The software also flagged this tweet, posted by a 31-year-old comic book artist who happened to be tweeting from inside Social Sentinel's geofence:
Cat #1: pwease feed me thank you
Me: ha, cute.
Cat #2: IF YOU DON'T FEED ME RIGHT NOW I'M CALLING THE POLICE I CAN'T BELIEVE YOU'D TREAT ME LIKE THIS I AM DISAPPOINTED I DIDN'T RAISE YOU TO BE LIKE THIS
Me: I would die for you.
— Amanda Lafrenais (@AmandaLafrenais) December 16, 2018
If you can't read/see the tweet, it says:
Cat #1: pwease feed me thank you
Me: ha, cute.
Cat #2: IF YOU DON'T FEED ME RIGHT NOW I'M CALLING THE POLICE I CAN'T BELIEVE YOU'D TREAT ME LIKE THIS I AM DISAPPOINTED I DIDN'T RAISE YOU TO BE LIKE THIS
Me: I would die for you.
It's a tweet about the artist's relationship with her cats and any human being would immediately recognize it as having nothing to do with self-harm. But there's no room for nuance in automated keyword searches.
The head of Social Sentinel says people shouldn't worry about the collateral damage. Instead, they should be thankful all this surveillance could theoretically prevent a student from harming themselves or others.

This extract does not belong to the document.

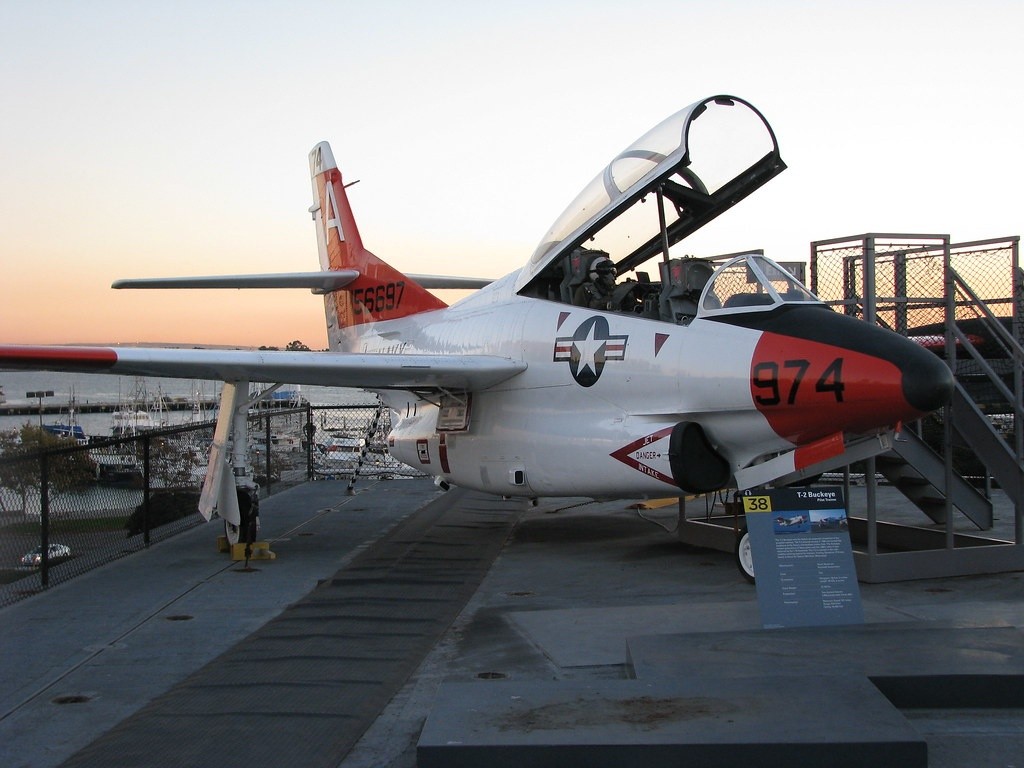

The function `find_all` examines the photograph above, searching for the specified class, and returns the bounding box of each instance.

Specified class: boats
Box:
[63,452,142,483]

“If you’re responsible for the safety and security of a school, you have to pay attention to the places where harm is being foreshadowed,” said Gary Margolis, the CEO of Social Sentinel, which claims “thousands” of K-12 schools in 30 states are using its service.

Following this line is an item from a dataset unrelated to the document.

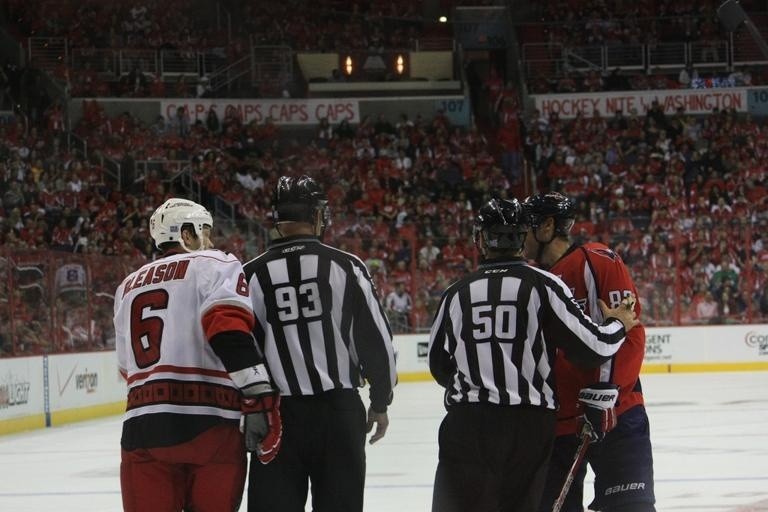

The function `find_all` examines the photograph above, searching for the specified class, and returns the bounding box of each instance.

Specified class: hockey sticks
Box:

Margolis said it’s unfair to focus on the false positives that may slip through a company’s monitoring system. Any harms pale in comparison to the benefits of what is caught.
That might mean something if meaningful things were actually being caught. But the filters searching for harmful material, threatening posts, and other concerning content are being used as a dragnet to sweep up students who do nothing more than use certain flagged words in benign ways. Monitoring company Gaggle flagged 3,000 incidents in Michigan schools over a six-month period. 2,500 of those were minor violations like profanity.
It's not just a Michigan problem. It's a Gaggle problem.
The experiences of other K-12 Gaggle clients help illuminate such concerns.
Evergreen Public Schools in Washington state, for example, started using the company’s service this school year. Between September and mid-March, the system flagged more than 9,000 incidents in the 26,000-student district.
The overwhelming majority—84 percent—were for minor violations, such as profanity.
These programs are deployed under a number of faulty assumptions, not the least of which is students have zero expectation of privacy. Students still have rights, even if they're somewhat diminished when they're on campus. They also assume this pervasive surveillance will result in safer schools, even though there's no evidence that points to this conclusion. Companies and schools may be assuming the courts will back up these efforts when fighting lawsuits, but it seems unlikely many judges will agree that striving for school safety justifies widespread untargeted surveillance of minors.